> **EXCERPTED TEXT**
======
Man oh man what I’d give to be back in Plymouth/Cape Cod right now. New York has been sporadically rainy and constantly humid for the past three days and I am absolutely sick of it! It doesn’t feel like fall at all and I’m ready to see some orange and red trees damnit! Sorry, just had to express a small bit of the frustration I have towards New York lately. Anyway, since the city refuses to recognize that it is in fact fall, let’s revisit summer with part two of my Cape Cod and Plymouth, MA trip!
I don’t think I mentioned this in the last post but I went on this trip with one of my mom’s best friends, Janell, one of her best friends from high school Kathy, and Kathy’s boyfriend, Tom. Janell, or Aunt Janell as I call her, is an elegant woman about town who seems to have the best friends in the best places. As an educator, Aunt Janell has traveled the world and has made deep, meaningful friendships along the way. In fact, she and my mother met and became friends on a trip to Africa as the only two women who were traveling alone in their group. Now they’ve been friends for decades! In MA we were staying at Tom’s family home where he and his siblings and cousins spent summers as children. He nostalgically showed me where they used to mark their height, weight and age on the wall in my bedroom. Very sweet.
======
> **SUPPLIED ENTRIES**

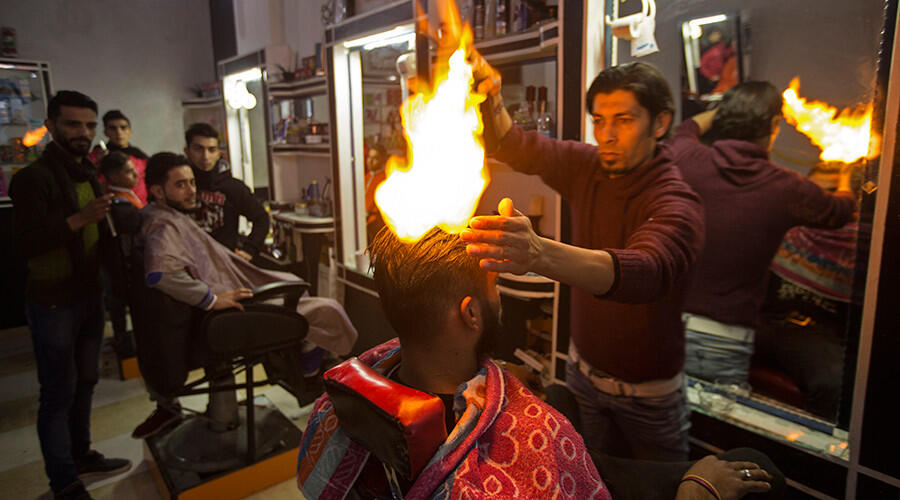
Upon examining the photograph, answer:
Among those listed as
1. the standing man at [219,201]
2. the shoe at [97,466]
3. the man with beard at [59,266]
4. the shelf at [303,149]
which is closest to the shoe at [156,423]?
the shoe at [97,466]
======
> **INSTRUCTIONS FOR THE TASK**
Reproduce the entire travel post about the Cape Cod and Plymouth trip word for word. The entries are separate from the travel post and have no connection to it.

> **EXERCISE SOLUTION**
Man oh man what I’d give to be back in Plymouth/Cape Cod right now. New York has been sporadically rainy and constantly humid for the past three days and I am absolutely sick of it! It doesn’t feel like fall at all and I’m ready to see some orange and red trees damnit! Sorry, just had to express a small bit of the frustration I have towards New York lately. Anyway, since the city refuses to recognize that it is in fact fall, let’s revisit summer with part two of my Cape Cod and Plymouth, MA trip!
I don’t think I mentioned this in the last post but I went on this trip with one of my mom’s best friends, Janell, one of her best friends from high school Kathy, and Kathy’s boyfriend, Tom. Janell, or Aunt Janell as I call her, is an elegant woman about town who seems to have the best friends in the best places. As an educator, Aunt Janell has traveled the world and has made deep, meaningful friendships along the way. In fact, she and my mother met and became friends on a trip to Africa as the only two women who were traveling alone in their group. Now they’ve been friends for decades! In MA we were staying at Tom’s family home where he and his siblings and cousins spent summers as children. He nostalgically showed me where they used to mark their height, weight and age on the wall in my bedroom. Very sweet.